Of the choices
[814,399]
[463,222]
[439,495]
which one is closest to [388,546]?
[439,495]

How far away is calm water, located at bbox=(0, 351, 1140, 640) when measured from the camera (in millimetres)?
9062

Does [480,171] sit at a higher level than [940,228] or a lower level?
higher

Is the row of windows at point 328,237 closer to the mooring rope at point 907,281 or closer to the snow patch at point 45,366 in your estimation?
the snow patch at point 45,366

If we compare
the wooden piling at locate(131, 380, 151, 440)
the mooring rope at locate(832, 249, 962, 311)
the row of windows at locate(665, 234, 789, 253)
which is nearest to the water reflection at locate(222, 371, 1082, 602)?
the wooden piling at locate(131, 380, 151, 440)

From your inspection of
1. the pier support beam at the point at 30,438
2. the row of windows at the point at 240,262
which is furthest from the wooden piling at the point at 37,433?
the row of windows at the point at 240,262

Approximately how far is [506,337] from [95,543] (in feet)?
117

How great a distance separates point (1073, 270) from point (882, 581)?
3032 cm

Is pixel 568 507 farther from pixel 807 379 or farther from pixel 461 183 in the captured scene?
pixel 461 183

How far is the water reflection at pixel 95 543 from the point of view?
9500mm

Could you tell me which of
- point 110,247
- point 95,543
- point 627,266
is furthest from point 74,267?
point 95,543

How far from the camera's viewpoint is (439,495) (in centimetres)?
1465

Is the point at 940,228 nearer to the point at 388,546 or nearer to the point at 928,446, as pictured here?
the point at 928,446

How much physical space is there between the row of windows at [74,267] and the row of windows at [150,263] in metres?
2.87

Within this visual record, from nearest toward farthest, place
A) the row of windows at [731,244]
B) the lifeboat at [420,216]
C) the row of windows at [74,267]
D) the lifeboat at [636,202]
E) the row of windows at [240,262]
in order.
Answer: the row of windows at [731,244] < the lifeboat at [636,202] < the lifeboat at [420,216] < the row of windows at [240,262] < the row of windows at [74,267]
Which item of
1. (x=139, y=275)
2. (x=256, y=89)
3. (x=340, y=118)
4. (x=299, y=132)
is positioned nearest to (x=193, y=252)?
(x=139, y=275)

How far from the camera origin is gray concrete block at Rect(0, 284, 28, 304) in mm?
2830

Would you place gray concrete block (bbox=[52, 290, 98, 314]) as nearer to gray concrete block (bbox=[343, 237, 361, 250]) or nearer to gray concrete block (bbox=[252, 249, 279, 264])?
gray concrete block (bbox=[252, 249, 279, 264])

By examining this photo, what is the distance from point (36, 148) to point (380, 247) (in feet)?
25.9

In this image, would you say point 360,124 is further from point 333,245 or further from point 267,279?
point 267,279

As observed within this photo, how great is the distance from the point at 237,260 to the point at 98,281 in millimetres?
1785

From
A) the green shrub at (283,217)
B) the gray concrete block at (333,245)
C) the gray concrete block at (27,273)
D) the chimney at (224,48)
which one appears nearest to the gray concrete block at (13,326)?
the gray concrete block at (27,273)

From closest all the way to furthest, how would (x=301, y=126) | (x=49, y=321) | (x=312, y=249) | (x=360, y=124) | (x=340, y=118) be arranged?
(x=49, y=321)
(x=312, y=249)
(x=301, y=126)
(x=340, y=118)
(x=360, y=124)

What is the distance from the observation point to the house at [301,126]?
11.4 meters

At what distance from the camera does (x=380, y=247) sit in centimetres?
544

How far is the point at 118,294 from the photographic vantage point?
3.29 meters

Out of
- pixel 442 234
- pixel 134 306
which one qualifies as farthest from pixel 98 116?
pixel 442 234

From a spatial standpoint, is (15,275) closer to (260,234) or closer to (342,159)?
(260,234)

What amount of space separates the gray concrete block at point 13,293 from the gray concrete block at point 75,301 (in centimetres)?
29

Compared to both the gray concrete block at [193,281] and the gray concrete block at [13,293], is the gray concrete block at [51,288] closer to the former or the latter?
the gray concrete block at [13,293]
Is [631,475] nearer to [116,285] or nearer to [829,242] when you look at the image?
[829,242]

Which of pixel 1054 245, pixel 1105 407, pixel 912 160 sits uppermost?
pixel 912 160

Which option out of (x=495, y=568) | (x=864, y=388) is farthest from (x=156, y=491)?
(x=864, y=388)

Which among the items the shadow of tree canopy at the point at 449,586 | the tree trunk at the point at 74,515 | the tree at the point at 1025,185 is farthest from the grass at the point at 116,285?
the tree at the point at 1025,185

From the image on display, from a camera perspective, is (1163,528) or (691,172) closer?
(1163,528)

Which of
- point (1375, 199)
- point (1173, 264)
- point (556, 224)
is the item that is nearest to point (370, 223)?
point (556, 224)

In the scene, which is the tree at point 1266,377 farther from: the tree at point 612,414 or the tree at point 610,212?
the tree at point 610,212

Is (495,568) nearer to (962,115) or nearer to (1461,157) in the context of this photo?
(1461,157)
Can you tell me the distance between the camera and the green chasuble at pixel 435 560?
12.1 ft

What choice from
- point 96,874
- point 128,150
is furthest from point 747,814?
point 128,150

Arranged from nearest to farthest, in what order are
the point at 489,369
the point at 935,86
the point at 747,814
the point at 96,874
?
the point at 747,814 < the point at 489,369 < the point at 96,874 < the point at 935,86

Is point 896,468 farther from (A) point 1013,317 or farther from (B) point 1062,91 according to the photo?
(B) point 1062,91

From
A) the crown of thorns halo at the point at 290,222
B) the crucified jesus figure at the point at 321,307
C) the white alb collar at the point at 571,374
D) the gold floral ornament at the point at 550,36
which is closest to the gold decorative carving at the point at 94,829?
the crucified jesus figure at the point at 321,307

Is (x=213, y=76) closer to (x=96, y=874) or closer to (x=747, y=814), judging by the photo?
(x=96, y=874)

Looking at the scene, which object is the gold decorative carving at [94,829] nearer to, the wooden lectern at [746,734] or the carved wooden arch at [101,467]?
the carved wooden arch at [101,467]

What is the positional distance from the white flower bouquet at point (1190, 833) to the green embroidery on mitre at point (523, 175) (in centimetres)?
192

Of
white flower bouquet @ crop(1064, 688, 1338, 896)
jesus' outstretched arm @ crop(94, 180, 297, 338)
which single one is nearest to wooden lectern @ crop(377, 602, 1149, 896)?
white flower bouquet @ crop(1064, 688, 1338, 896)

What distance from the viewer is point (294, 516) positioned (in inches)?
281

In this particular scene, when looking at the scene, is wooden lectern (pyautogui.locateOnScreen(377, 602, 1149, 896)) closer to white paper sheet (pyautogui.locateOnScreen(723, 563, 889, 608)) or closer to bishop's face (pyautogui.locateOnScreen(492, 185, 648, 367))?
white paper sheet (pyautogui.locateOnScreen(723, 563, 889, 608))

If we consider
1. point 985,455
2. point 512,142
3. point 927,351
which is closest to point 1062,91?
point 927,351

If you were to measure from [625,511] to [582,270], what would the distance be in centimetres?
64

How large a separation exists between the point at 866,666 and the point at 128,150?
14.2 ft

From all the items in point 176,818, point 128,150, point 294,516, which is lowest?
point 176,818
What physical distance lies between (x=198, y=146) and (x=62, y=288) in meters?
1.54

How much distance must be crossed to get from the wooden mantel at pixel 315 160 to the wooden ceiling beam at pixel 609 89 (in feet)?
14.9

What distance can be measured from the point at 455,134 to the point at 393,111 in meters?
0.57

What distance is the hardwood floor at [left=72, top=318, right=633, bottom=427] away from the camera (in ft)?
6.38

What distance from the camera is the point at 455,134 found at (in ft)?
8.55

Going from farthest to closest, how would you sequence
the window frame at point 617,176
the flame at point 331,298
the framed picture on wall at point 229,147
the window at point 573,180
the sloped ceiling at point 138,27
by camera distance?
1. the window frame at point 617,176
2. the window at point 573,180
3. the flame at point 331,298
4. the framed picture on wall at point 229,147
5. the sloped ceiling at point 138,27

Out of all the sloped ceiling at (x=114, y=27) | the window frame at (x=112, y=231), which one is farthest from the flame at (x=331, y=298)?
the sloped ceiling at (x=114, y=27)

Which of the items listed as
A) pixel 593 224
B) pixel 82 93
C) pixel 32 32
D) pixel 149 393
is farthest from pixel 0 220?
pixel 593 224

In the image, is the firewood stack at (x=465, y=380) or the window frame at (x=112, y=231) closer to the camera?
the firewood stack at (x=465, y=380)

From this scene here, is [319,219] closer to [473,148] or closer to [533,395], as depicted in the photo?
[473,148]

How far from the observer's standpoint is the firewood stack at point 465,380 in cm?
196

....................

- Set problem -
Copy out everything from the line containing "From all the" down to the end of the records, unchanged.

- Complete output -
From all the items in point 176,818, point 128,150, point 294,516, which is lowest?
point 176,818
What physical distance lies between (x=198, y=146) and (x=62, y=288) in meters?
1.54

How much distance must be crossed to get from the wooden mantel at pixel 315 160 to the wooden ceiling beam at pixel 609 89 (in feet)?
14.9

What distance can be measured from the point at 455,134 to the point at 393,111 in meters?
0.57

What distance is the hardwood floor at [left=72, top=318, right=633, bottom=427] away from the camera (in ft)?
6.38

What distance from the camera is the point at 455,134 found at (in ft)?
8.55

Going from farthest to closest, how would you sequence
the window frame at point 617,176
the flame at point 331,298
the framed picture on wall at point 229,147
the window at point 573,180
the sloped ceiling at point 138,27
by camera distance?
1. the window frame at point 617,176
2. the window at point 573,180
3. the flame at point 331,298
4. the framed picture on wall at point 229,147
5. the sloped ceiling at point 138,27

Out of all the sloped ceiling at (x=114, y=27) | the window frame at (x=112, y=231), which one is farthest from the flame at (x=331, y=298)?
the sloped ceiling at (x=114, y=27)

Which of the items listed as
A) pixel 593 224
B) pixel 82 93
C) pixel 32 32
D) pixel 149 393
is farthest from pixel 0 220?
pixel 593 224

In the image, is the firewood stack at (x=465, y=380) or the window frame at (x=112, y=231) closer to the camera?
the firewood stack at (x=465, y=380)

From this scene here, is [319,219] closer to [473,148] or closer to [533,395], as depicted in the photo?
[473,148]

How far from the observer's standpoint is the firewood stack at point 465,380 in cm?
196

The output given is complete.